Ne biçim bir ses bu ya... diye içimden söylenirken kapı kapanma sesi duydum ve aniden ışıklar gitti.
''Ağğhh, burada biri var. Kapamayın!!'' diye aniden bağırdım. Ancak içeriye giren kimse, tuvalette kimsenin olmadığını düşünerek çıkıp gitmiş ve sesimi duymamıştı.

Ben hareket edince kabinin ışığı tekrar yanmış ve görüş alanım tekrar aydınlanmıştı.
Biran önce pantolonumu temizlemeli ve AVM kapanmadan dışarıya çıkmalıydım.

Pantolonumu çıkarıp ceketimi belime bağladım ve kabinden çıktım. Hızla pantolonumu yıkadım ve el kurutma makinesinin altında kurutmaya çalıştım. Makine saniye başı durup tekrar çalıştığı için pantolon kurumuyordu.

''PENQUEEN AVM kapanmıştır. İyi akşamlar.''

Sesini duyunca makineye vurmaya başladım. ''Seni yapanın da, yarım yapanında taaa...'' diye mırıldandım.

Pantolonu ıslak giyersem aksam serinliğinde üşütüp tekrar kendimi amel etme ihtimalim çok yüksekti ancak yapabileceğim bir şey yoktu. AVM kapanmıştı ve görevliler çıkmadan dışarıya çıkmalıydım.

Pantolonun ıslak olmasını umursamadan üzerime giydim.
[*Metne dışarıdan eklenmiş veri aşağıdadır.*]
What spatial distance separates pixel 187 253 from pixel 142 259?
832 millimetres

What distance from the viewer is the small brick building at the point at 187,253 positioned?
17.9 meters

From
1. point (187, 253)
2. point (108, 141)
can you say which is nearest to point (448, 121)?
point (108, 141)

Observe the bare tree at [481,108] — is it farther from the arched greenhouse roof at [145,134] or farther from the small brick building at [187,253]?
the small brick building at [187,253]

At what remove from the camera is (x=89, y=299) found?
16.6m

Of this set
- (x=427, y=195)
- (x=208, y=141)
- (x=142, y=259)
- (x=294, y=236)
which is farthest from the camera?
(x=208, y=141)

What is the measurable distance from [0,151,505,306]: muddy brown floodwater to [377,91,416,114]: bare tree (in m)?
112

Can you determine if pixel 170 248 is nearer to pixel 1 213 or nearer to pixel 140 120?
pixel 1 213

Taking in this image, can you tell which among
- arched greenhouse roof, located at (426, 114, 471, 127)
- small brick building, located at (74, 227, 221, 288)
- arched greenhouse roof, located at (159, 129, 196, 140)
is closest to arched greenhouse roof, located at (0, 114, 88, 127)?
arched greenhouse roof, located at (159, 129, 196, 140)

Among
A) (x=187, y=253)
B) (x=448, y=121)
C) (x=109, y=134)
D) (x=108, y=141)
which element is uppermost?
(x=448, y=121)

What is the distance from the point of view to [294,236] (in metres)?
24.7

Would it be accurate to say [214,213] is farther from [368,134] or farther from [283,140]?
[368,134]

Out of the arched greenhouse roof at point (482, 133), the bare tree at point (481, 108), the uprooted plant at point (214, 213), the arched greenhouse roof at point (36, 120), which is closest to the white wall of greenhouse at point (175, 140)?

Daha doğrusu giymeye çalıştım çünkü ıslak olduğu için bacaklarıma yapışmış ve buz gibi olduğu için seke seke giymek zorunda kalmıştım.

''Uhh! Ahh!'' diye sesler çıkararak zoraki pantolonu yukarı çekerken ayağım kaydı ve soğuk zeminin üzerine popo üstü düştüm.

Popomda oluşan ve tüm vücuduma yayılan acı nedeniyle deli gibi bağırıp ağlamaya başladım.

''Ama burada amel gazisi var ama ya... Ne yapıyorsun ama yaaa?!'' diye kendi kendime söverek ağladım.

Ayağa kalktım, popomu temizledim ve buz gibi pantolonu giydim. Eşyalarımı da alıp hızla tuvaletten çıktım.

Telefonumu elime alıp saate baktım.

10:35

Ne ara yarım saat geçmişti bilmem ama kızlar çoktan gitmiş, ufak bir mesajla da veda etmişlerdi. Anneme geç kalacağımı haber etmeliydim, zira meraktan ölür sonra gelir, beni de öldürürdü.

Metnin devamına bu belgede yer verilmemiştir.